Texto fornecido →

------------------------------

Seeger e Guthrie haviam se conhecido recentemente, mas quando Guthrie convidou o jovem músico para uma viagem de carro ao Texas, Seeger aproveitou a oportunidade. Ambos compartilhavam a crença de que o socialismo e a música folk estavam interligados, que seus objetivos revolucionários eram melhor expressos por meio da autenticidade da música folk. Seeger afirmou mais tarde, em uma carta selada de 1956 para seus netos, que “ser comunista me ajudou, acredito, a ser um cantor e folclorista melhor, e um cidadão mais altruísta”.
O que aconteceu naquela viagem é lendário. Eles tocaram música em bares para arrecadar dinheiro para a gasolina, deram carona a curiosos (incluindo um homem sem pernas chamado Brooklyn Speedy) e, em mais de uma ocasião, escaparam por pouco da prisão.
Ao chegarem a Oklahoma, Woody contatou o Partido Comunista local, que enviou militantes, Robert e Ina Wood, para escoltá-los. Os Woods organizaram uma espécie de mini-turnê, levando-os a cantar para os moradores pobres de Hooverville, para a Aliança dos Trabalhadores Desempregados e para os petroleiros em greve. Foi o início de uma amizade e colaboração para toda a vida — mas, na época, não estava claro se essa parada terminaria na prisão deles ou em algo muito pior.
Naquela noite, no salão do sindicato, enquanto a tensão ameaçava explodir, Robert Wood teve uma ideia original para acalmar a situação. “Vejam se conseguem fazer a galera toda cantar”, instruiu Guthrie e Seeger.
“Como artistas, eles buscavam incorporar a visão do escritor comunista Mike Gold de um ‘Shakespeare de macacão’ — uma voz cultural para as lutas sociais da época.”

------------------------------

Dados coletados →
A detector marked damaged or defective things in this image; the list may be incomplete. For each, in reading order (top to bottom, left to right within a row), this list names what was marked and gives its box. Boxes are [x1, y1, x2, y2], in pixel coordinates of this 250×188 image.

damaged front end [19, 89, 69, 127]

------------------------------

Instrução →
Você pode dar continuidade ao texto sobre a viagem de Seeger e Guthrie, começando logo após a última frase apresentada?

Resposta →
Nenhum dos dois estava totalmente confiante de que poderiam desempenhar o papel de pacificadores. Seeger, com apenas 22 anos, ainda era mais um fã do que um colaborador do então pouco conhecido, mas amplamente respeitado, Woody Guthrie. Eles também eram, em muitos aspectos, opostos. Guthrie era baixo, direto, órfão e jovem, e passou seus primeiros anos pegando trens e cantando em bares. Seeger, por outro lado, era alto, de fala mansa, um desertor de Harvard que não fazia ideia de como embarcar clandestinamente em um trem. No entanto, apesar de suas diferenças, os dois compartilhavam um profundo compromisso com a música e a política, vendo a música folk como a voz das contradições dos Estados Unidos — sua beleza e tragédia, sua diversidade e lutas. Unidos em sua oposição às duras realidades do capitalismo, ambos viam no Partido Comunista a visão de uma sociedade mais justa e igualitária.
Seeger havia sido membro da Liga dos Jovens Comunistas em Harvard antes de, em suas palavras, “se formar no Partido Comunista”. Guthrie foi lançado em lutas relacionadas ao partido por meio de seu programa de rádio na Califórnia — o primeiro agente de reservas de Guthrie, Ed Robbin, foi tanto o apresentador do programa antes dele quanto editor do People’s World [Mundo Popular], o jornal do Partido Comunista na Costa Oeste. Guthrie viria a escrever uma coluna diária para o jornal, chamada “Woody Sez”. Como artistas, eles buscavam incorporar a visão do escritor comunista Mike Gold de um “Shakespeare de macacão” — uma voz cultural para as lutas sociais da época.
Naquela noite, no salão sindical, essas lutas estavam em plena exibição. Qualquer pessoa presente teria visto a mudança brusca na atmosfera quando Guthrie e Seeger sacaram seus instrumentos. Enquanto os convidados indesejados no fundo observavam a sala, todos os trabalhadores e suas famílias começaram a cantar. Mesmo que por apenas um instante, as tensões se dissiparam.
“Talvez tenha sido a presença de tantas mulheres e crianças que os desanimou”, refletiu Seeger mais tarde. “Ou talvez tenha sido a música.”
A Casa Almanac
Talvez tenha sido a música que levou, mais tarde naquele ano, Ina e Robert Wood a serem presos em sua loja, a Livraria Progressista. Eles foram condenados a dez anos de prisão por violar a Lei do Sindicalismo Criminal. Era ilegal, segundo a lei, vender livros que defendessem o sindicalismo criminoso ou a sabotagem. Entre os títulos supostamente subversivos em questão estavam obras como a Constituição dos EUA, a Bíblia e a biografia de Benjamin Franklin, escrita por Carl Van Doren.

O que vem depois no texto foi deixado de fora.